**Document section**
Content starts

In this paper, while generating a random data set (on origin spacing), it is written
"All we require is to define an average separation between adjacent origins and the existence of an associated standard deviation (i.e. we assume the distribution has no power law tail)"
What does this mean, exactly?
As mentioned by @Qiaochu Yuan, this is imprecise. However, as explained in the Wikipedia page on power law distributions, if random quantity $X$ has a "power law distribution", then its distribution (density or mass function) has the form
$$P(X>x) \propto L(x)x^{-(\alpha-1)}\, \text{ where } \;\;\alpha>1 \text { and }\;\lim_{x \to \infty} \frac{L(r\cdot x)}{L(x)} = 1\;\;\forall r> 0$$
The point of factoring out the $L(x)$ is that this is the "close-in" behavior (small $x$) and it is eventually dominated by the decay factor $x^{-(\alpha-1)}$ when $x$ is large (i.e., in the tails).

Content ends

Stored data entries
Content starts

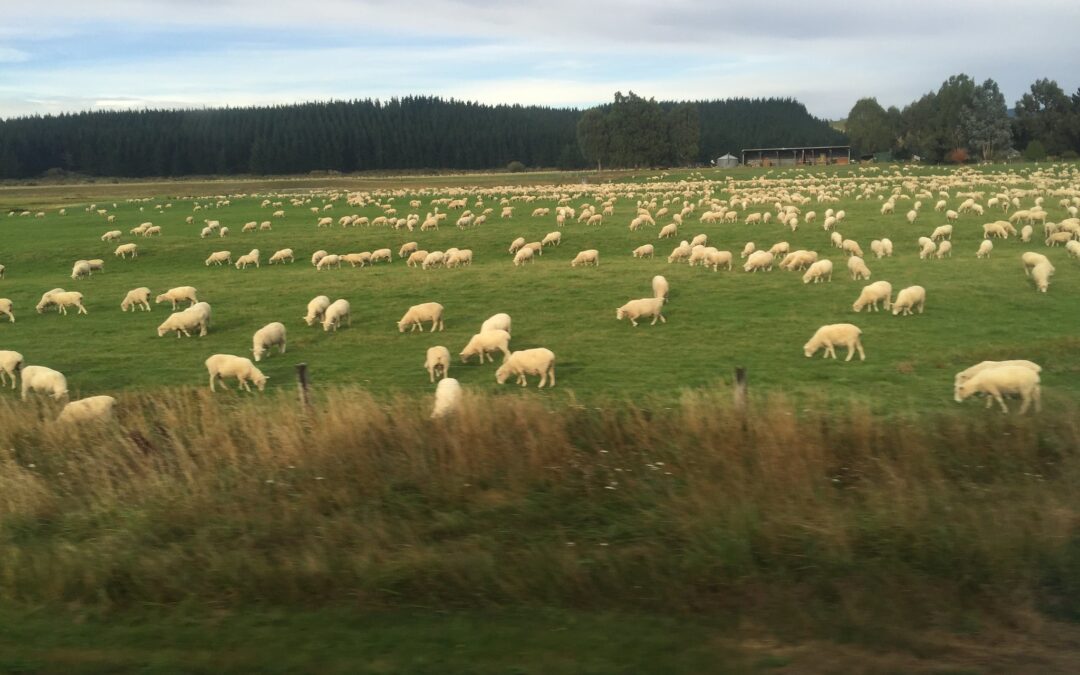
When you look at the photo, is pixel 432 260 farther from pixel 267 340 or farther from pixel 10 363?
pixel 10 363

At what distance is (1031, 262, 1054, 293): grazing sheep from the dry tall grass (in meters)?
18.2

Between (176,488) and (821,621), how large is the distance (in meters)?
5.81

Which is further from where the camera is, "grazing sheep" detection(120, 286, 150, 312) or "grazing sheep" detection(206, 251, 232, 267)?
"grazing sheep" detection(206, 251, 232, 267)

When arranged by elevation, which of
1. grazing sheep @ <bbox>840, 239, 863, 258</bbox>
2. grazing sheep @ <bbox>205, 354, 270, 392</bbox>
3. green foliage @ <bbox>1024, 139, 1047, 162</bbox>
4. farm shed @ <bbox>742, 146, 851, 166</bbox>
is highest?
farm shed @ <bbox>742, 146, 851, 166</bbox>

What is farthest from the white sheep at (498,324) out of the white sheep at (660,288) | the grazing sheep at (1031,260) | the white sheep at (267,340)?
the grazing sheep at (1031,260)

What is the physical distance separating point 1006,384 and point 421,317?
15.2m

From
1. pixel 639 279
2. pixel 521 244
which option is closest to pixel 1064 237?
pixel 639 279

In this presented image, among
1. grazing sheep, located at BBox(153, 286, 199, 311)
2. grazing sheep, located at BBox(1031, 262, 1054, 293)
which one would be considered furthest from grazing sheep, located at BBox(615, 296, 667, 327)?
grazing sheep, located at BBox(153, 286, 199, 311)

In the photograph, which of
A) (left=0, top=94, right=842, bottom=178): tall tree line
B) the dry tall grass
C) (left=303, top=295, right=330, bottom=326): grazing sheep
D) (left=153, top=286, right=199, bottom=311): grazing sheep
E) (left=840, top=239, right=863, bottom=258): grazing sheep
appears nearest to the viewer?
the dry tall grass

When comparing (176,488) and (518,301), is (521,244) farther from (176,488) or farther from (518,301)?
(176,488)

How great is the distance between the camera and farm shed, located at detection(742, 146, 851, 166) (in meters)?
160

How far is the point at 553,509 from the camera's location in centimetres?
743

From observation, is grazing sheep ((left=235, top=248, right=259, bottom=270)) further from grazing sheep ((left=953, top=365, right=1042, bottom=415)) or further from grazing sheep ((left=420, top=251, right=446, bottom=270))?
grazing sheep ((left=953, top=365, right=1042, bottom=415))

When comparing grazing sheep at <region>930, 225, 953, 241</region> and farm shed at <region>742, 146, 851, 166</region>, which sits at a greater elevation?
farm shed at <region>742, 146, 851, 166</region>
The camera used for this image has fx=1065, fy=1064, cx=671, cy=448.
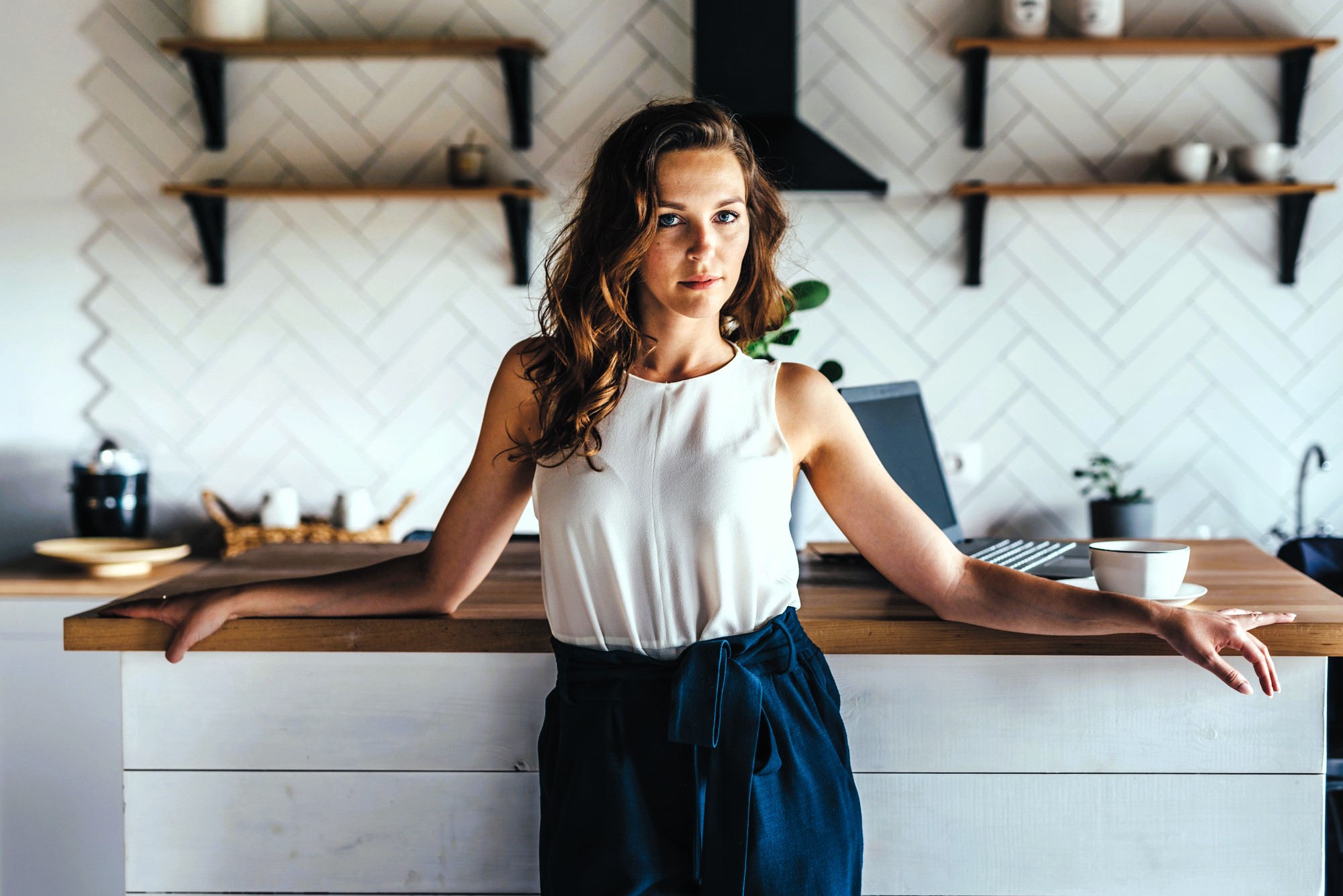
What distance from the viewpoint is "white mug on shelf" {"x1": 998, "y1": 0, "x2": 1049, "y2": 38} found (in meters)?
2.79

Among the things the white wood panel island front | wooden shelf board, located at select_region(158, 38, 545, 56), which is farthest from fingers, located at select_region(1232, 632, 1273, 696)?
wooden shelf board, located at select_region(158, 38, 545, 56)

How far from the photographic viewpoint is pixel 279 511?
9.39 feet

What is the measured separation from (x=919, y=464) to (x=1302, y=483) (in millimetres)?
1873

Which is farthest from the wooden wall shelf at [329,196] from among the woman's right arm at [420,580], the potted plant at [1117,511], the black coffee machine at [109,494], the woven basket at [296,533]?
the woman's right arm at [420,580]

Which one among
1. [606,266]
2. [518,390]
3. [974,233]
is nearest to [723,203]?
[606,266]

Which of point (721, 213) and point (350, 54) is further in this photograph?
point (350, 54)

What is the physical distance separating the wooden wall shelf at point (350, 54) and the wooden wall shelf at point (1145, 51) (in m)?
1.17

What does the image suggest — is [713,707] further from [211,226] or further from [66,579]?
[211,226]

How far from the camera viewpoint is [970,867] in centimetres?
128

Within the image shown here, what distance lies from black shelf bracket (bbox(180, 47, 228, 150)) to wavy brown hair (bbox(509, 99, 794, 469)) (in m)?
2.19

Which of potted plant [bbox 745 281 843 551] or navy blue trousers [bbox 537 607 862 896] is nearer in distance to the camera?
navy blue trousers [bbox 537 607 862 896]

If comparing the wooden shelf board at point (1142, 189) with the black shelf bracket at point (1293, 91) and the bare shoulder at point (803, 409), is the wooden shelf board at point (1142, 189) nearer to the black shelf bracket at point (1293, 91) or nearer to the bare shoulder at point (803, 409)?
the black shelf bracket at point (1293, 91)

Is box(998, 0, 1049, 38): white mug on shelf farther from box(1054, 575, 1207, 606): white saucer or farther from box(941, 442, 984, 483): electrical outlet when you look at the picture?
box(1054, 575, 1207, 606): white saucer

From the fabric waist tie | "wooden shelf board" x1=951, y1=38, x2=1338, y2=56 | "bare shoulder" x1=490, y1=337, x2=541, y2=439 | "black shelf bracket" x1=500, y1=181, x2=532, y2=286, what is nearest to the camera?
the fabric waist tie
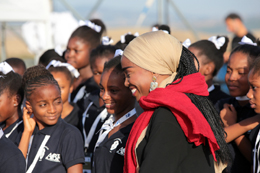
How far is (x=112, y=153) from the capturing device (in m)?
2.52

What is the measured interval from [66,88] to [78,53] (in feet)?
3.18

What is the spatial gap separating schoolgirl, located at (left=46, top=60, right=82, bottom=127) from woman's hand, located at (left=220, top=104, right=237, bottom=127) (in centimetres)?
176

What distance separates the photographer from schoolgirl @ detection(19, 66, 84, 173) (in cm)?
272

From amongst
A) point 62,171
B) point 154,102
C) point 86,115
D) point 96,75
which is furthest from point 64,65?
point 154,102

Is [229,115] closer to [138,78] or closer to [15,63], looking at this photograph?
[138,78]

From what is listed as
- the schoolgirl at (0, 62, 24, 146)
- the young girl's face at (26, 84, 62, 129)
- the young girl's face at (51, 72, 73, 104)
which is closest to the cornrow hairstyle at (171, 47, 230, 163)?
the young girl's face at (26, 84, 62, 129)

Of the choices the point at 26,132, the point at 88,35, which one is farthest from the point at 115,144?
the point at 88,35

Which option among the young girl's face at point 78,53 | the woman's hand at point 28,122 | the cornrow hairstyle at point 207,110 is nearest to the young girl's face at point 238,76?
the cornrow hairstyle at point 207,110

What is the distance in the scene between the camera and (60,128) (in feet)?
9.52

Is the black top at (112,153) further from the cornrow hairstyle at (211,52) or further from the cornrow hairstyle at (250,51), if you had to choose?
the cornrow hairstyle at (211,52)

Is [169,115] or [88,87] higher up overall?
[169,115]

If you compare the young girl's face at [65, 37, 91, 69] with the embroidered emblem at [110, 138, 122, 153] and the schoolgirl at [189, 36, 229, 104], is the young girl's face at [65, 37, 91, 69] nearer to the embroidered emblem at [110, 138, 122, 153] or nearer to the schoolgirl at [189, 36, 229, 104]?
the schoolgirl at [189, 36, 229, 104]

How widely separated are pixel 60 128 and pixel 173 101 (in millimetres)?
Result: 1375

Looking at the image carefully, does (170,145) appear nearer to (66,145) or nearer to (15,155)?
(15,155)
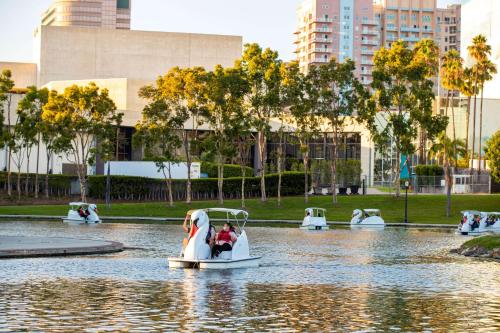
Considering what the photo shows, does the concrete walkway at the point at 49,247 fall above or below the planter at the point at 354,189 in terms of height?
below

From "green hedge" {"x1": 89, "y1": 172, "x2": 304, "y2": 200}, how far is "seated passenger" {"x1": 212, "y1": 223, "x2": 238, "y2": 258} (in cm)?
6159

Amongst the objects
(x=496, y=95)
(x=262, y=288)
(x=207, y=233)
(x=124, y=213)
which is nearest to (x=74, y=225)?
(x=124, y=213)

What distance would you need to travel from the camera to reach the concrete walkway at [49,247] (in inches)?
1421

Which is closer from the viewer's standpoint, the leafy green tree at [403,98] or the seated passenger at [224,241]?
the seated passenger at [224,241]

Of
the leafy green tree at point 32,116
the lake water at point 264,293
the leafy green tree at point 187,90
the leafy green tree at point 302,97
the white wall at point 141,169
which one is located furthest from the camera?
the white wall at point 141,169

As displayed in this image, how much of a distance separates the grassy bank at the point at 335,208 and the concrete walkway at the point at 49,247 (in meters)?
33.9

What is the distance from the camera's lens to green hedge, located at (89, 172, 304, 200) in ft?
313

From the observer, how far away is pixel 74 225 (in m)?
62.2

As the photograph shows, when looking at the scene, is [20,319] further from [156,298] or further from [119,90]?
[119,90]

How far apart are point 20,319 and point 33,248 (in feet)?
54.8

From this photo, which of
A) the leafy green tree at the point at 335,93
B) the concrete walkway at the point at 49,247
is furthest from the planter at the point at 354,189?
the concrete walkway at the point at 49,247

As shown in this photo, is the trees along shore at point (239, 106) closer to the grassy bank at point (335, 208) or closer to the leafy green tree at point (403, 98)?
the leafy green tree at point (403, 98)

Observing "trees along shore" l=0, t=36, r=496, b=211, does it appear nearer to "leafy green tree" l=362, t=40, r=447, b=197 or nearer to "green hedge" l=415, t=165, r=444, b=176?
"leafy green tree" l=362, t=40, r=447, b=197

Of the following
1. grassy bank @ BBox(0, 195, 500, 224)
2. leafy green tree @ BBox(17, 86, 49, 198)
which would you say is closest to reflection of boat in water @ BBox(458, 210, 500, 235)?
grassy bank @ BBox(0, 195, 500, 224)
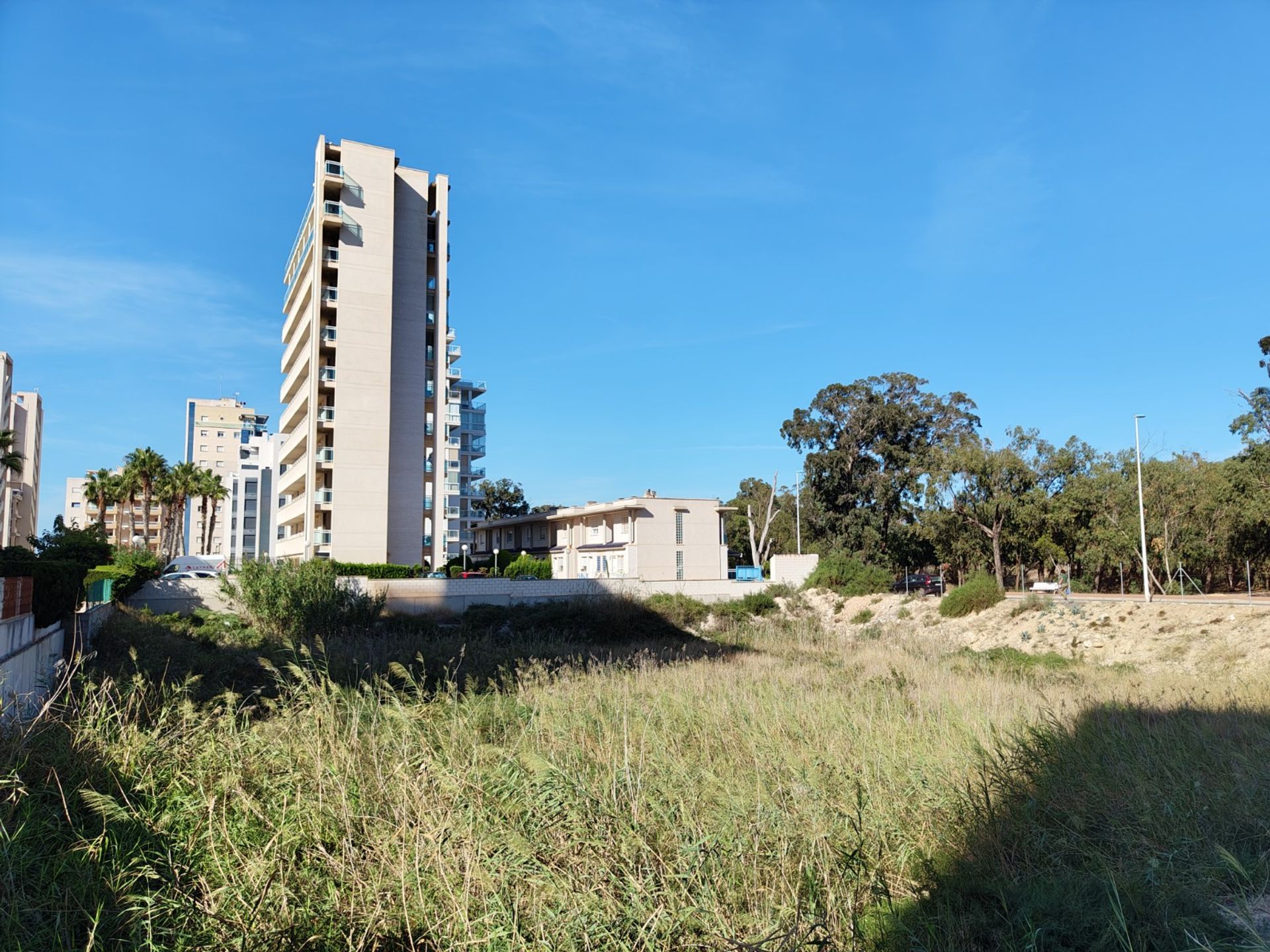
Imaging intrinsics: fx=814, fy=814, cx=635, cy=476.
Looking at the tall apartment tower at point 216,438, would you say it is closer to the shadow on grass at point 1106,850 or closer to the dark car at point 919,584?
the dark car at point 919,584

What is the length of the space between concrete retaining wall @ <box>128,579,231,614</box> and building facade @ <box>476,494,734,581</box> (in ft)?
69.5

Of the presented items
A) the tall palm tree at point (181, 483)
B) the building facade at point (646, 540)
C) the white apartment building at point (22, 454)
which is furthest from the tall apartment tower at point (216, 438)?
the building facade at point (646, 540)

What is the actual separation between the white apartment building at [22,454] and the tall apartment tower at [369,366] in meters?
33.9

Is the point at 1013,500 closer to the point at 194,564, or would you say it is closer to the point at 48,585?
the point at 48,585

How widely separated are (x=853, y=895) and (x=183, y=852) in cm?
486

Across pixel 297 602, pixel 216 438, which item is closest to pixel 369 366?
pixel 297 602

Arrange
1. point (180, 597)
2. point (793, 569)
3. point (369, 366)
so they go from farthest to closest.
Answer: point (793, 569) → point (369, 366) → point (180, 597)

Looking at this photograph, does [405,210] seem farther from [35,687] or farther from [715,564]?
[35,687]

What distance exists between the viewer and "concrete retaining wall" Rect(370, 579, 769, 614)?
36375mm

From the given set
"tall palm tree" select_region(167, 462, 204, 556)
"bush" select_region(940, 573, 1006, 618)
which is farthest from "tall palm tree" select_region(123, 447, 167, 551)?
"bush" select_region(940, 573, 1006, 618)

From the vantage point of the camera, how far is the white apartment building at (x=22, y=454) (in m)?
69.1

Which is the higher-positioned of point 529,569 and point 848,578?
point 529,569

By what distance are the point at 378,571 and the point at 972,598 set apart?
1075 inches

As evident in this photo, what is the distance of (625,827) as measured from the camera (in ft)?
18.2
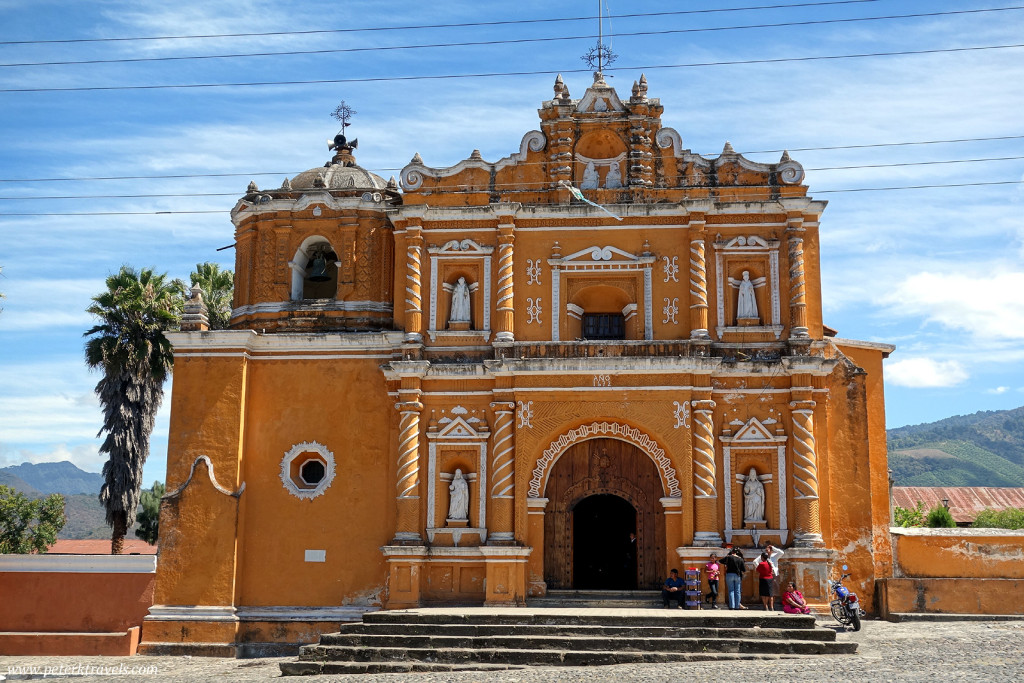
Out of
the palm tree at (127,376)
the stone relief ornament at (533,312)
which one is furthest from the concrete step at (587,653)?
the palm tree at (127,376)

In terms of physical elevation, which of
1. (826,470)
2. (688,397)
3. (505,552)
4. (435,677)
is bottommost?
(435,677)

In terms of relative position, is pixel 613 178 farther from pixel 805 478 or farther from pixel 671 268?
pixel 805 478

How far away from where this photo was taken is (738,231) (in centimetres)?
2247

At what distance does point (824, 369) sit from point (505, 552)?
7584 mm

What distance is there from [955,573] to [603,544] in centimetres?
738

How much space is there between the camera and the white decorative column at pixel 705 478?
67.8 feet

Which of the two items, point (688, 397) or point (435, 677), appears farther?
point (688, 397)

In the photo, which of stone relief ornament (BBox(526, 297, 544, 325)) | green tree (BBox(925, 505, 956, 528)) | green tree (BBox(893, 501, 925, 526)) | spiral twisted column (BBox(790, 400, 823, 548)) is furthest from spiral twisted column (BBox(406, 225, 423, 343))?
green tree (BBox(893, 501, 925, 526))

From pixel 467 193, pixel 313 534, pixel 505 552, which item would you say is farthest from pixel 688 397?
pixel 313 534

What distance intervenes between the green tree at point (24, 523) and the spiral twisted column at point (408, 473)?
798 inches

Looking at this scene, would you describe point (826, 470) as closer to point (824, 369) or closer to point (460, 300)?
point (824, 369)

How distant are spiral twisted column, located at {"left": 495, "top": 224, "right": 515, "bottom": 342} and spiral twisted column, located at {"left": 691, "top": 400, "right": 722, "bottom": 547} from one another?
4.24 meters

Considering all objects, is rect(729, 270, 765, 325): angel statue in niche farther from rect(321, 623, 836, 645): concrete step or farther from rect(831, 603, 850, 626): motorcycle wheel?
rect(321, 623, 836, 645): concrete step

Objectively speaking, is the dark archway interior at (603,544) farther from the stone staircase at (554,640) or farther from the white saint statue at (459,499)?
the stone staircase at (554,640)
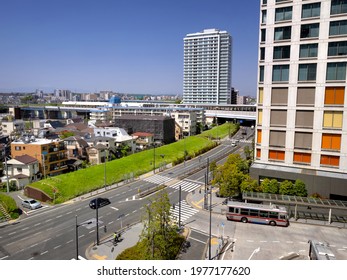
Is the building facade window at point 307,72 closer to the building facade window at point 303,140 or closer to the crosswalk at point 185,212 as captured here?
the building facade window at point 303,140

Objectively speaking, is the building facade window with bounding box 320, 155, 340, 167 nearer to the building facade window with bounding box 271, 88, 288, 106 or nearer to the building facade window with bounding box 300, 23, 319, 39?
the building facade window with bounding box 271, 88, 288, 106

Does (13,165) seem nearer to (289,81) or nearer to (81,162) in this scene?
(81,162)

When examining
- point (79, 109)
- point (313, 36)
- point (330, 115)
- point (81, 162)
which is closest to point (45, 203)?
point (81, 162)

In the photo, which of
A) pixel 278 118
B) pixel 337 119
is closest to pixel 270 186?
pixel 278 118

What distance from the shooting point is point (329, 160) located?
36156mm

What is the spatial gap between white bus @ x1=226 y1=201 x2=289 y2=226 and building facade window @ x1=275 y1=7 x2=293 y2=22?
1014 inches

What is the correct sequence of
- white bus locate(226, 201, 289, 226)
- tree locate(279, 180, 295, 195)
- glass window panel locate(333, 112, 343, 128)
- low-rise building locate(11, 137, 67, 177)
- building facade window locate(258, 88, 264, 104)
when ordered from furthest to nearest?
low-rise building locate(11, 137, 67, 177)
building facade window locate(258, 88, 264, 104)
glass window panel locate(333, 112, 343, 128)
tree locate(279, 180, 295, 195)
white bus locate(226, 201, 289, 226)

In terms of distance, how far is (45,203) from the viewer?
132 feet

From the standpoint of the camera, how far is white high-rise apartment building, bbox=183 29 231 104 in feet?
555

Content ends

**Exercises**
A – Write out the power-law tail discussion word for word, starting at "In this paper, while" and ending at "in the tails).".
B – For the power-law tail discussion, decide whether each statement agrees with it, answering yes or no and quoting the deciding words: (i) the paper assumes that the spacing distribution has no power law tail; (ii) the factor $L(x)$ governs the behavior of the distribution when $x$ is large; (iii) the reply credits another user with calling the paper's wording imprecise.
C – Carry on the power-law tail discussion from its last sentence, keeping its subject and tone.

**Expected results**
A –
In this paper, while generating a random data set (on origin spacing), it is written
"All we require is to define an average separation between adjacent origins and the existence of an associated standard deviation (i.e. we assume the distribution has no power law tail)"
What does this mean, exactly?
As mentioned by @Qiaochu Yuan, this is imprecise. However, as explained in the Wikipedia page on power law distributions, if random quantity $X$ has a "power law distribution", then its distribution (density or mass function) has the form
$$P(X>x) \propto L(x)x^{-(\alpha-1)}\, \text{ where } \;\;\alpha>1 \text { and }\;\lim_{x \to \infty} \frac{L(r\cdot x)}{L(x)} = 1\;\;\forall r> 0$$
The point of factoring out the $L(x)$ is that this is the "close-in" behavior (small $x$) and it is eventually dominated by the decay factor $x^{-(\alpha-1)}$ when $x$ is large (i.e., in the tails).

B –
(i) Yes: "we assume the distribution has no power law tail"
(ii) No: "it is eventually dominated by the decay factor $x^{-(\alpha-1)}$ when $x$ is large (i.e., in the tails)"
(iii) Yes: "As mentioned by @Qiaochu Yuan, this is imprecise."

C –
For example, in for a Pareto distribution (a type of power law distribution), if $\alpha \leq 1$ then $E[X]=V[X]=\infty$, which isn't a great model for genetic origin locations (it will tend to produce outlandishly large origin spacings every so often).
So they are just assuming the distribution of origin spacings is "well behaved" in terms of the mean and variance.